**Exercise prompt**. Retype, exactly and with both ends included, the lines below from the one containing "Negativo fotográfico original" through the end; omit the pictures.

### Extracted data ###

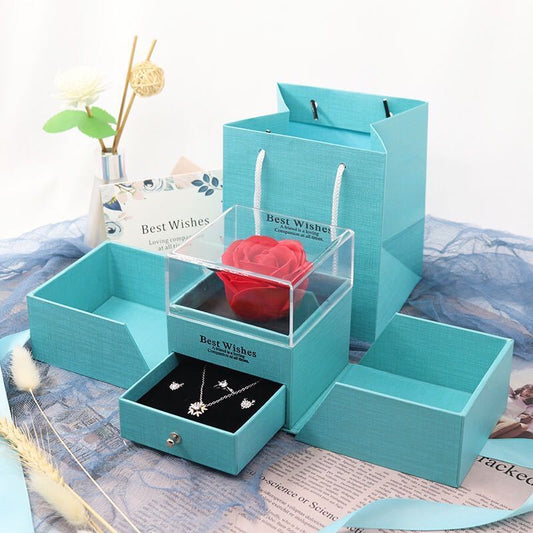 Valentine's Day Plastic Box With Eternal Flower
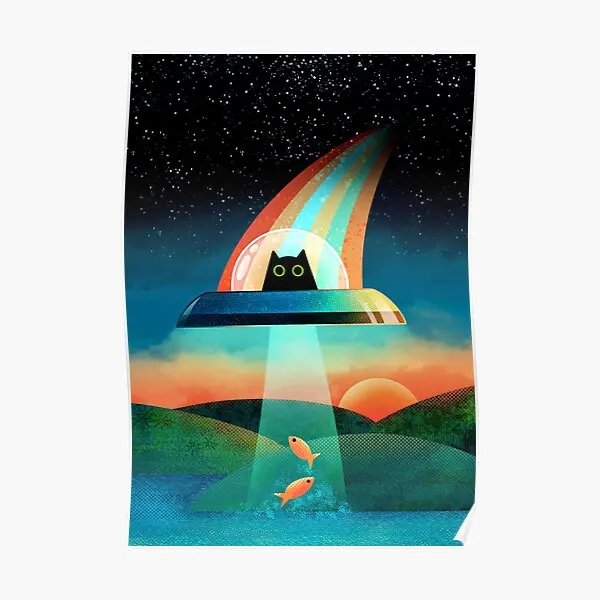 

The Purrfect постер с изображением чужого Decor винтажная картина, смешная стена, современная живопись, роспись, домашняя роспись без рамки
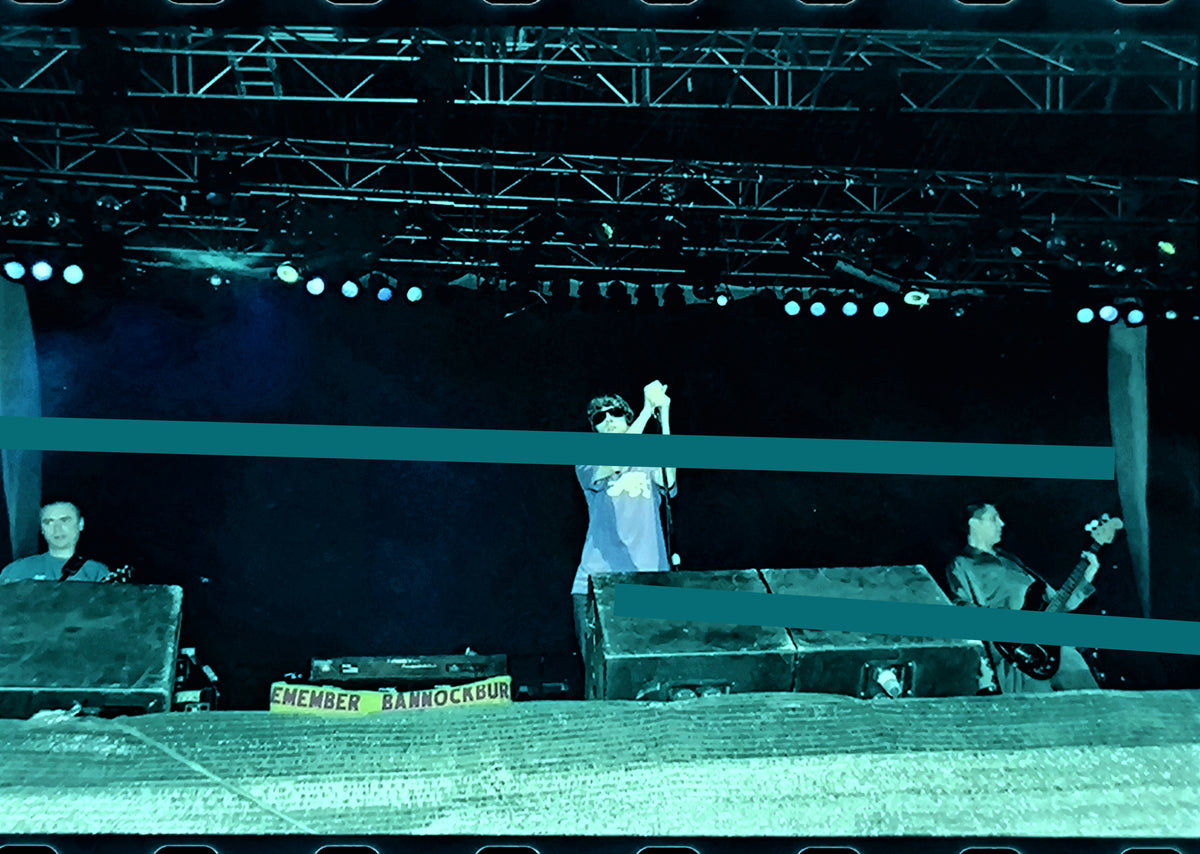 Negativo fotográfico original Primal Scream escenario FIB Benicàssim 1998 35mm film Rare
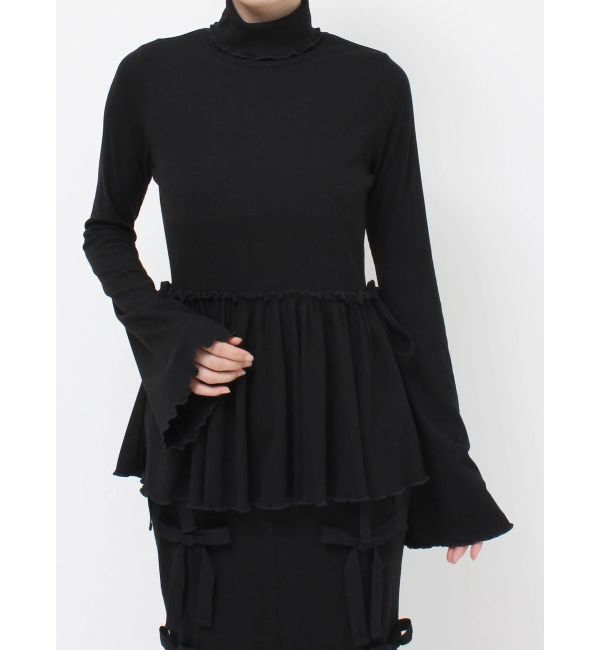 merry jenny「ギャザーペプラムカットtops」|Tシャツ・カットソー|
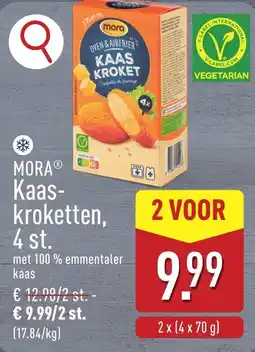 ALDI Mora kaaskroketten aanbieding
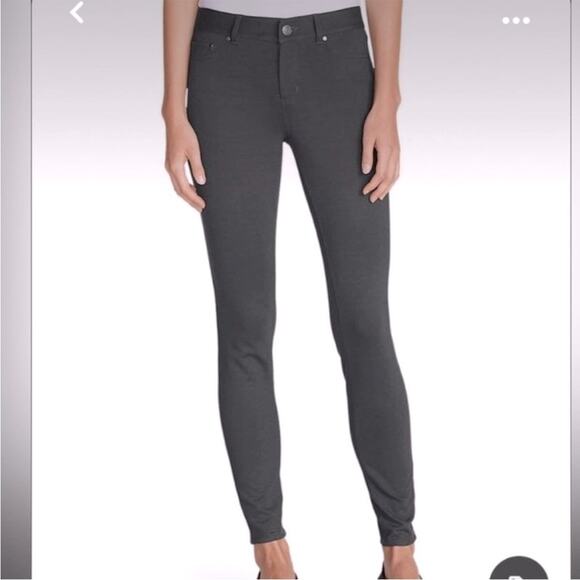 NWT Eddie Bauer TALL charcoal 5 pocket Passenger ponte knit skinny pants - Picture 1 of 14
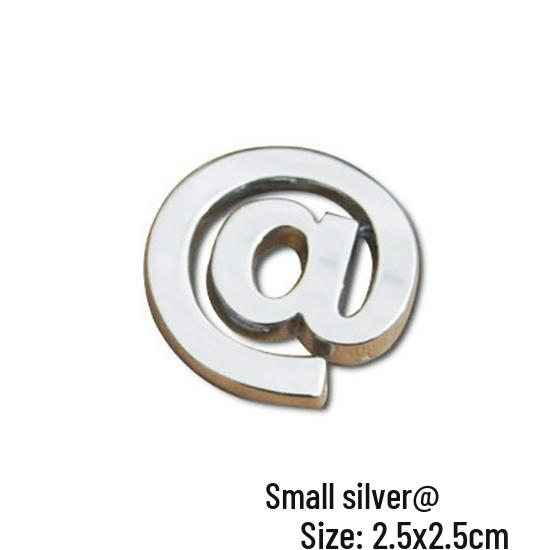 

Креативна наклейка на авто: Металеві літери нижнього регістру, що налаштовуються для персоналізації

###

**Task response**.
 Negativo fotográfico original Primal Scream escenario FIB Benicàssim 1998 35mm film Rare
 merry jenny「ギャザーペプラムカットtops」|Tシャツ・カットソー|
 ALDI Mora kaaskroketten aanbieding
 NWT Eddie Bauer TALL charcoal 5 pocket Passenger ponte knit skinny pants - Picture 1 of 14

Креативна наклейка на авто: Металеві літери нижнього регістру, що налаштовуються для персоналізації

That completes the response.